◆ Task data:
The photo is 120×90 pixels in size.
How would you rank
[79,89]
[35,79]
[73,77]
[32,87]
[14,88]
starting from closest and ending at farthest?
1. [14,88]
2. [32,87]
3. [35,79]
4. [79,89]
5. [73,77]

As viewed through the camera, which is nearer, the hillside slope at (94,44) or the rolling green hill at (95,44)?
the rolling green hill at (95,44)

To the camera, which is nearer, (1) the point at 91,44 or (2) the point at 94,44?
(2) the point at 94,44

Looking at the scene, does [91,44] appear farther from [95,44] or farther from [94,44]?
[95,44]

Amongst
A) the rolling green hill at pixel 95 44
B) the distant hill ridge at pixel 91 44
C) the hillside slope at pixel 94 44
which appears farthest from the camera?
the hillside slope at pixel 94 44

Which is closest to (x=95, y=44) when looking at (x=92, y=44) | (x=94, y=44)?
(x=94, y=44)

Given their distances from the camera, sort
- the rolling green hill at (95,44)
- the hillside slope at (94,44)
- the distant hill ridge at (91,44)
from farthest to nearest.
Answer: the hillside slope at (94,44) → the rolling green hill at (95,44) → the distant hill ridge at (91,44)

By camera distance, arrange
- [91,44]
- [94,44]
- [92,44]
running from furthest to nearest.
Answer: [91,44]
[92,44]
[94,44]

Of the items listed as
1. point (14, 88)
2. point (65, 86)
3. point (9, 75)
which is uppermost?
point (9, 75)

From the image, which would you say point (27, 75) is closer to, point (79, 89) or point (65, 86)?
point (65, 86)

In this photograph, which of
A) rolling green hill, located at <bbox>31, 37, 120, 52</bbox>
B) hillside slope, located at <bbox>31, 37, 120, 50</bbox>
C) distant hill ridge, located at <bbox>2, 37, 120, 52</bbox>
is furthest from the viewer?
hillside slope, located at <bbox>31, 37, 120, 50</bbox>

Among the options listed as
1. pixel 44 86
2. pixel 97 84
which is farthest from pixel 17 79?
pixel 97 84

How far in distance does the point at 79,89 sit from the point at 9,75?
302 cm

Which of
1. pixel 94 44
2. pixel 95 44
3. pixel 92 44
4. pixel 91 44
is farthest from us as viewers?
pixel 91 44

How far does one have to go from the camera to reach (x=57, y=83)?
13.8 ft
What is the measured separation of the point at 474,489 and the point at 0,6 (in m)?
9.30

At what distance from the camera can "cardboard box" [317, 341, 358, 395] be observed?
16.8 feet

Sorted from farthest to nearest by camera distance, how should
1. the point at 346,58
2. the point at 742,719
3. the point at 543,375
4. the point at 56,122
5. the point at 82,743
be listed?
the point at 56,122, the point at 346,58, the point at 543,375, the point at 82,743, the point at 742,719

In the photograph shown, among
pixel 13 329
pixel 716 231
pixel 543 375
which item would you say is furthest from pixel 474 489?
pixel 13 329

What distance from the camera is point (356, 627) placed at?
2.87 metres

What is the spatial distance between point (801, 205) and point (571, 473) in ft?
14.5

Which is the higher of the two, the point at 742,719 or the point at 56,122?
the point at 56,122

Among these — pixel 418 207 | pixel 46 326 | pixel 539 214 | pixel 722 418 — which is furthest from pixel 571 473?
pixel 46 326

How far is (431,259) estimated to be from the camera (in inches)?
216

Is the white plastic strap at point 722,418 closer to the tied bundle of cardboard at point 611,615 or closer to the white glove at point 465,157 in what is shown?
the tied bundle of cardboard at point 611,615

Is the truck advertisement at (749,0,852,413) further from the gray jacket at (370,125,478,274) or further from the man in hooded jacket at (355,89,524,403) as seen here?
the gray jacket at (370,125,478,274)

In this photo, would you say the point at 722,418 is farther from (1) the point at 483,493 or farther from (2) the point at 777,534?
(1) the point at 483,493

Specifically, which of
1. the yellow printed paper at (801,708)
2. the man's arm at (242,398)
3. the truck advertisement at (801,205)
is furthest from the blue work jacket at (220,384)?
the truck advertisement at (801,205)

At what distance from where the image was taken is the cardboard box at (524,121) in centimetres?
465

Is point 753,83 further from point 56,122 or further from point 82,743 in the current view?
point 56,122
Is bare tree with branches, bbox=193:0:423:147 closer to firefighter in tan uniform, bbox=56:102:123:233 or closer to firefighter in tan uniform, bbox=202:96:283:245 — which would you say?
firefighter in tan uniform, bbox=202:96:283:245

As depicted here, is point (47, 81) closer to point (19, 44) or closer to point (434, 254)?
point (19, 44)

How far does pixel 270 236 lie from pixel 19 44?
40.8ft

◆ Prompt: Rewrite the listing above, switching every "camera" to "lens" and leaving everything else unchanged.

◆ Solution to the exercise:
The photo is 120×90 pixels in size.
How would you rank
[79,89]
[35,79]
[73,77]
[32,87]
[14,88]
starting from closest and ending at farthest?
1. [14,88]
2. [32,87]
3. [35,79]
4. [79,89]
5. [73,77]

As viewed through the lens, which is nearer, the hillside slope at (94,44) or the rolling green hill at (95,44)?
the rolling green hill at (95,44)

To the lens, which is nearer, (1) the point at 91,44 or (2) the point at 94,44?
(2) the point at 94,44

Looking at the scene, does [91,44] appear farther from [95,44] or farther from [94,44]?
[95,44]

Amongst
A) the rolling green hill at pixel 95 44
B) the distant hill ridge at pixel 91 44
C) the hillside slope at pixel 94 44
which appears farthest from the lens?
the hillside slope at pixel 94 44

Which is closest to (x=95, y=44) when looking at (x=92, y=44) | (x=94, y=44)?
(x=94, y=44)

Given their distances from the lens, sort
- the rolling green hill at (95,44)
- the hillside slope at (94,44)
- the distant hill ridge at (91,44)
from farthest to nearest.
Answer: the hillside slope at (94,44) → the rolling green hill at (95,44) → the distant hill ridge at (91,44)

By lens distance, arrange
- [91,44]
- [94,44]
- [92,44]
running from furthest to nearest.
Answer: [91,44]
[92,44]
[94,44]

Of the items listed as
1. point (14, 88)
2. point (65, 86)
3. point (9, 75)
which is uppermost?
point (9, 75)

From the image, which would you say point (27, 75) is closer to, point (79, 89) or point (65, 86)?
point (65, 86)

In this photograph, which of
A) rolling green hill, located at <bbox>31, 37, 120, 52</bbox>
B) hillside slope, located at <bbox>31, 37, 120, 50</bbox>
C) distant hill ridge, located at <bbox>2, 37, 120, 52</bbox>
is furthest from the viewer?
hillside slope, located at <bbox>31, 37, 120, 50</bbox>

Among the options listed as
1. pixel 44 86
2. pixel 97 84
which is farthest from pixel 17 79?
pixel 97 84

How far in distance does the point at 79,89 sit from the point at 9,75?
302 cm

Which of
1. pixel 94 44
2. pixel 95 44
3. pixel 92 44
4. pixel 91 44
is farthest from us as viewers?
pixel 91 44

How far does one have to go from the lens to reach (x=57, y=83)?
13.8 ft
What is the measured separation of the point at 474,489 and the point at 0,6 (in m)?
9.30

At what distance from the lens can "cardboard box" [317, 341, 358, 395] be observed?
16.8 feet

Sorted from farthest to nearest by lens distance, how should
1. the point at 346,58
2. the point at 742,719
3. the point at 543,375
4. the point at 56,122
5. the point at 82,743
be listed?
the point at 56,122, the point at 346,58, the point at 543,375, the point at 82,743, the point at 742,719

In the photograph shown, among
pixel 13 329
pixel 716 231
pixel 543 375
which item would you say is furthest from pixel 474 489?
pixel 13 329

What distance from the lens is point (356, 627) placed at?
2.87 metres

What is the spatial distance between point (801, 205) and point (571, 473) in ft?
14.5

Which is the higher of the two, the point at 742,719 or the point at 56,122?
the point at 56,122

Among these — pixel 418 207 | pixel 46 326 | pixel 539 214 | pixel 722 418 — which is furthest from pixel 571 473?
pixel 46 326

How far is (431,259) estimated to be from the lens (in inches)?
216

Is the white plastic strap at point 722,418 closer to the tied bundle of cardboard at point 611,615 or closer to the white glove at point 465,157 in what is shown?
the tied bundle of cardboard at point 611,615

Is the truck advertisement at (749,0,852,413) further from the gray jacket at (370,125,478,274) or further from the man in hooded jacket at (355,89,524,403) as seen here?
the gray jacket at (370,125,478,274)

In this photo, would you say the point at 722,418 is farther from (1) the point at 483,493 or farther from (2) the point at 777,534?
(1) the point at 483,493

Specifically, which of
1. the yellow printed paper at (801,708)
2. the man's arm at (242,398)
3. the truck advertisement at (801,205)
is furthest from the blue work jacket at (220,384)?
the truck advertisement at (801,205)

At what distance from where the image was taken is the cardboard box at (524,121) in centimetres?
465

Is point 753,83 further from point 56,122 or further from point 82,743 in the current view?
point 56,122
Is bare tree with branches, bbox=193:0:423:147 closer to firefighter in tan uniform, bbox=56:102:123:233 or closer to firefighter in tan uniform, bbox=202:96:283:245 — which would you say?
firefighter in tan uniform, bbox=202:96:283:245

As depicted here, is point (47, 81) closer to point (19, 44) or closer to point (434, 254)?
point (19, 44)

How far does pixel 270 236 lie from pixel 19 44?
40.8ft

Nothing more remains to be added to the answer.